As @PickleRick said, your first search performs stats AFTER limiting events to only those containing the five ip values.
Based on your wording, I am speculating that you intention is to calculate percentage of those five values in total events, and only calculate/display those five percentages. If this is the case, you can follow PickleRick's suggestion to change the search to
| Mybase query
| stats count by ip
| eventstats sum(count) as perc
| search ip IN ("ip.a", "ip.b", "ip.c", ip.d, "ip.e")
| eval percentage= round(count*100/perc,2)
| fields - perc
@yuanliu , Yes your speculation is 100% spot on. Exactly what I needed. It worked. Thank you so much.
The other challenge I had was that I had to use a calculator to calculate the total percentage of the ips as I wasn't sure the extra query to use. Example if ip.a-ip.e were 10.01, 2.05, 16.82, 11.97. 11.11
I manually calculated it to get a total sum of 59.96. I don't know if there could be another line of query to add to give that 59.96 instead of calculating it manually.
However, I am super excited it worked and gave me the result I anticipated.
Thank you so much. The feedback from @yuanliu regarding getting the total was very helpful, and so was the link.
No. Splunk is doing exactly what you told it to.
Remeber that after each pipe sign, splunk only knows the results of the directly preceeding command. It doesn't know anything about the search as a whole or anything like that.
So after you do
| search ip IN (IPA, IPB, IPC... whatever)

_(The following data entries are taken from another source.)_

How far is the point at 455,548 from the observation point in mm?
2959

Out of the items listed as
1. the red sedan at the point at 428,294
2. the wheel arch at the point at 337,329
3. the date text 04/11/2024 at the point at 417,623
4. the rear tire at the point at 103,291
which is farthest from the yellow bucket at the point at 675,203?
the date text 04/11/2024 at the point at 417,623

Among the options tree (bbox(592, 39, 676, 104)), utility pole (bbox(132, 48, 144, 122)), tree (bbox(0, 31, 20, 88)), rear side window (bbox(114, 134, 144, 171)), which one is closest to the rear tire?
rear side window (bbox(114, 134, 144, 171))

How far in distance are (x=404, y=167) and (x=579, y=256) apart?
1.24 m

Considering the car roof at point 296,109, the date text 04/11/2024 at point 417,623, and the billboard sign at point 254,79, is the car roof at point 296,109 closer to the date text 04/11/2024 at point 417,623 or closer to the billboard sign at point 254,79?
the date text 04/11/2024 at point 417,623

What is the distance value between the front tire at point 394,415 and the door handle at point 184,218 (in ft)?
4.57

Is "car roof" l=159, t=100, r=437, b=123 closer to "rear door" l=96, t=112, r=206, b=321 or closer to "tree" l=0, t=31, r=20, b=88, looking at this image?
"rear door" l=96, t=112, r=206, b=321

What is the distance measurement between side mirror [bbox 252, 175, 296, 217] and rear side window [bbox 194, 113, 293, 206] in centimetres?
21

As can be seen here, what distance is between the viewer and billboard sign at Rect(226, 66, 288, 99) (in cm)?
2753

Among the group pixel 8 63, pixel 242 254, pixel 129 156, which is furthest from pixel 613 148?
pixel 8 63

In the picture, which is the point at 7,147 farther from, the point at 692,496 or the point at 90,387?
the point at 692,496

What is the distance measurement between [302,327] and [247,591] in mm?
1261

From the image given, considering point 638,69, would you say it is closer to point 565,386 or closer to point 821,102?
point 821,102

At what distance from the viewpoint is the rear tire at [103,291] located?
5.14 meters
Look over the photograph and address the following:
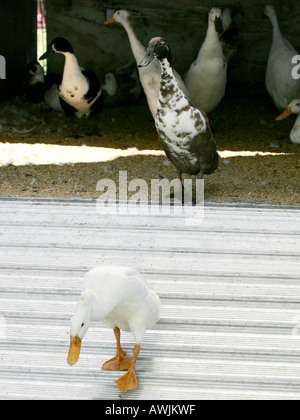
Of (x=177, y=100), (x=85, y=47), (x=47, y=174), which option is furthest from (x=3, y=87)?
(x=177, y=100)

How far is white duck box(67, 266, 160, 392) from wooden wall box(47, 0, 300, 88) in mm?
5213

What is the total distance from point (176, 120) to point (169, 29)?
3625mm

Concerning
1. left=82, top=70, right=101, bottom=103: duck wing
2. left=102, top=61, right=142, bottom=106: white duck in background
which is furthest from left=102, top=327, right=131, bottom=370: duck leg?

Even if your base search returned several thousand events, at this point you're limiting your result set to only those containing the specified ip. So if only 200 of those thousands contain those ips, you're left with only those 200 events. Therefore next step doing stats count by ip will operate only on those 200 ips, not an the whole initial result set.
So you might want to refactor your search to calculate the sum earlier when you still have all your events.

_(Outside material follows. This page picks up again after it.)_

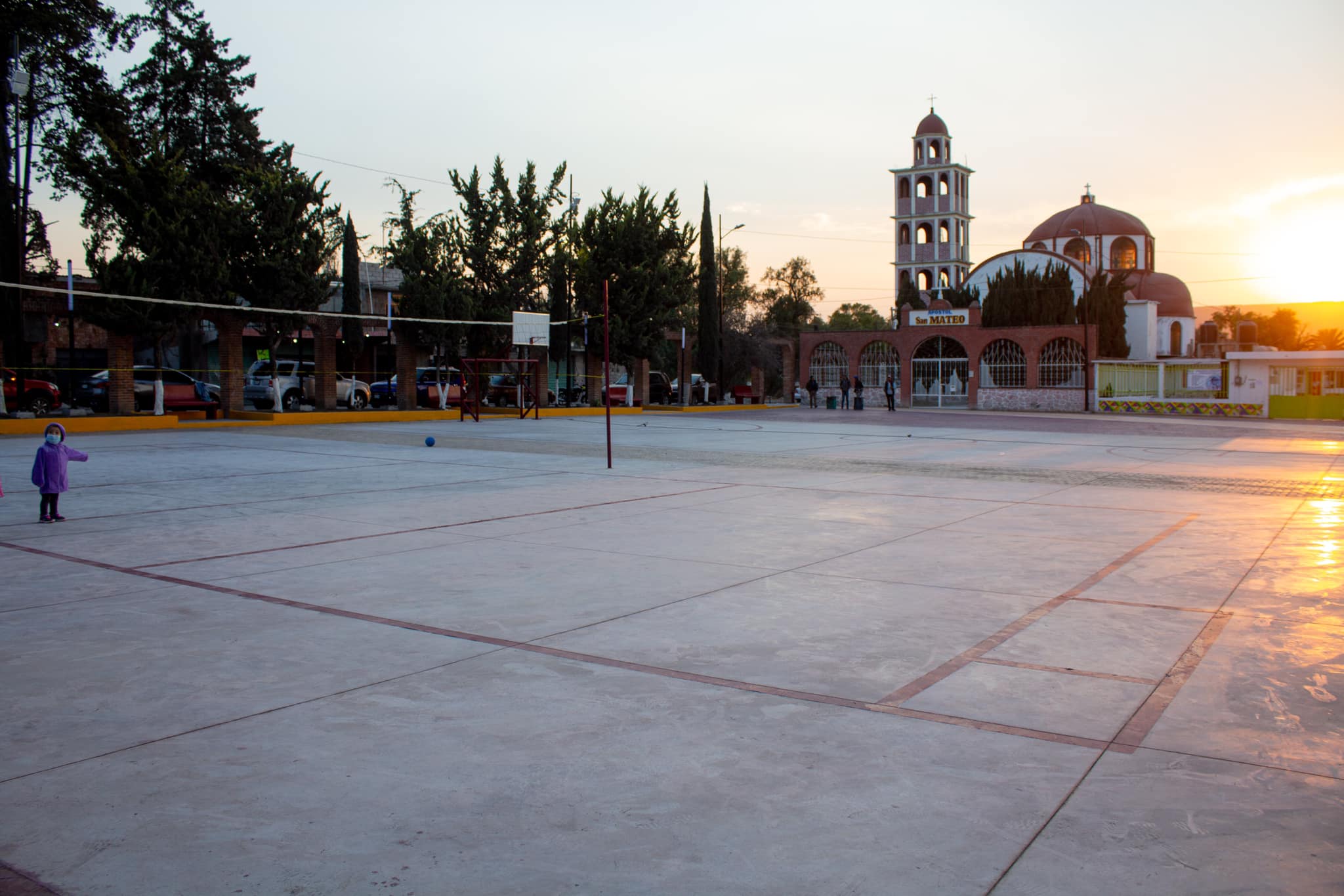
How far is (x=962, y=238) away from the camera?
7956 centimetres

@PickleRick , Thank you so much for your detailed explanation. I understood it differently before now but your explanation made a huge difference.

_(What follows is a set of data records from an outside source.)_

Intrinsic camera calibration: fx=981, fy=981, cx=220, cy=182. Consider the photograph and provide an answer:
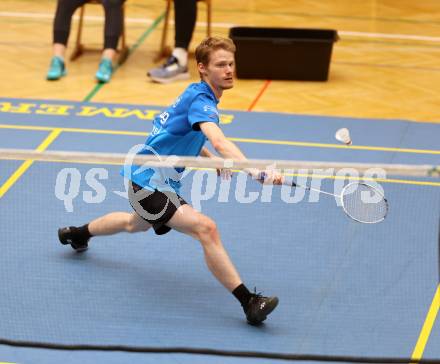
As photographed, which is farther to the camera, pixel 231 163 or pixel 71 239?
pixel 71 239

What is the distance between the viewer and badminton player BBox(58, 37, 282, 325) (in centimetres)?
550

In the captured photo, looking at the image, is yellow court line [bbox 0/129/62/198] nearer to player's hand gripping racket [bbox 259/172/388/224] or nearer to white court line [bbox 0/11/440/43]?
player's hand gripping racket [bbox 259/172/388/224]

Either of these query should work:
<base_search>
| top 0 ip
| search ip IN ("ip.a", "ip.b", "ip.c", ip.d, "ip.e")
<base_search>
| stats count as event_count by ip
| eventstats sum(event_count) AS total
| eval percent=ROUND(event_count/total*100, 2)
| search ip IN ("ip.a", "ip.b", "ip.c", ip.d, "ip.e")
@johnhuang , Thank you so much for your response.
I tried the top query. It did return events and tables but it gave me values more smaller in number. With the other query, I got no results in statistics but some values in the Events.
The "top" solution can return inconsistent results with many different ips (it returns only 50k results unless you reconfigure limits.conf).